Well, we have an estimate for the integrand of the form
$$1 \le \sqrt{1 + f'(x)^2} \le \sqrt{1+B^2}
$$
which leads to a length estimate
$$\text{Length}[a,b] \le \text{Length}(\Gamma) \le \sqrt{1+B^2} \, \text{Length}[a,b]
$$
which leads to a length ratio estimate
$$1 \le \frac{\text{Length}(\Gamma)}{\text{Length}[a,b]} \le \sqrt{1+B^2}
$$
So as the bound $B$ gets closer and closer to zero, the length ratio gets closer and closer to $1$.
One can generalize this to the case that $f(a) \ne f(b)$, where the nature of the slope bound should be expressed in terms of the angle of the tangent line at each point compared to the angle of the secant line between $(a,f(a))$ and $(b,f(b)$, rather than in terms of slopes. One again obtains a uniformly bounded ratio of lengths, expressed in terms of a bound in the differences between angles.

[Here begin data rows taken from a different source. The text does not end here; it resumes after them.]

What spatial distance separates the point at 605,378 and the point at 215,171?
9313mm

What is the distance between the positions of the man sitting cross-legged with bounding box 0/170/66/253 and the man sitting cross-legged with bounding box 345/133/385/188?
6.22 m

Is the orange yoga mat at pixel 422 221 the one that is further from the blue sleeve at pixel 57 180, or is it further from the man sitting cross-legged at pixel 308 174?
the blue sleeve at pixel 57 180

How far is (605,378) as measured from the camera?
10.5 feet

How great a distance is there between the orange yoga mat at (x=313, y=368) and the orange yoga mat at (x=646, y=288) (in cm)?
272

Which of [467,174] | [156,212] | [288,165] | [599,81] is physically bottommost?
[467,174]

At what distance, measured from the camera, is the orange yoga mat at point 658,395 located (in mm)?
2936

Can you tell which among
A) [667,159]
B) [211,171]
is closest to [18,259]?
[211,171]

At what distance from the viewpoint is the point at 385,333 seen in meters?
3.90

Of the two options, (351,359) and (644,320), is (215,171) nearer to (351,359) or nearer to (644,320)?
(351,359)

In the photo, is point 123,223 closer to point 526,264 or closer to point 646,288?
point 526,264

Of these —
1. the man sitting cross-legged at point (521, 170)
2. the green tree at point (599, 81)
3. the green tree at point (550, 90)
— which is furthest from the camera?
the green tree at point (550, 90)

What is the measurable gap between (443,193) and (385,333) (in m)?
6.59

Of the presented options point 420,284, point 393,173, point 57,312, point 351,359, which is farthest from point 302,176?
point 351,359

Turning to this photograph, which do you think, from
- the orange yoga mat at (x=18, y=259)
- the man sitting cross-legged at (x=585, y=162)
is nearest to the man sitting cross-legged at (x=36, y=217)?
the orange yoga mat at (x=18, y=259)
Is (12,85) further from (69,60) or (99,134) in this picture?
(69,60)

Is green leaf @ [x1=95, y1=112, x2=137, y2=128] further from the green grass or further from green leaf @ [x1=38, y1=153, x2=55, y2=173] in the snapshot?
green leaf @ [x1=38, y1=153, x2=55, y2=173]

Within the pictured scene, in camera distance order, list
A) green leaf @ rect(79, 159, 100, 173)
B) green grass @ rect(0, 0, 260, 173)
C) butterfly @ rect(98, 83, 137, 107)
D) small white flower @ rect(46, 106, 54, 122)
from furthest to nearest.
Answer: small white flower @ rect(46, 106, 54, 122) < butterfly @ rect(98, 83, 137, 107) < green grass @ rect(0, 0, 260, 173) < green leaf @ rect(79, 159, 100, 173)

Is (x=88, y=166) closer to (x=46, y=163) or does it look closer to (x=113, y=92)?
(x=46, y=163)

Getting back to why 1 and 2 give the same result, the point is that if one chooses the partition $a=t_0<t_1<...<t_N=b$ to be very fine, uniform continuity of $\gamma'(t)$ guarantees that on the very short subinterval $[t_{n-1},t_n]$ the angle of $\gamma'(t)$ is very close to the angle of the secant segment approximation that connects the two points $\gamma(t_{n-1})$ and $\gamma(t_n)$ (where "very close" means that the bound is uniform over the segments). Therefore the integral expression for $n^{\text{th}}$ arc of $\gamma$, namely $\text{Length}(\gamma[t_{n-1},t_n])$, and the $n^{\text{th}}$ secant segment length, namely $\bigl| \gamma(t_n)-\gamma(t_{n-1})\bigr|$, have a ratio that is very close to $1$. Taking the sum from $n=1$ to $N$ we see that $1$ and $2$ have ratio that is very close to $1$. The ratio gets close and closer as the partition gets finer and finer, and hence 1 and 2 give the same answer.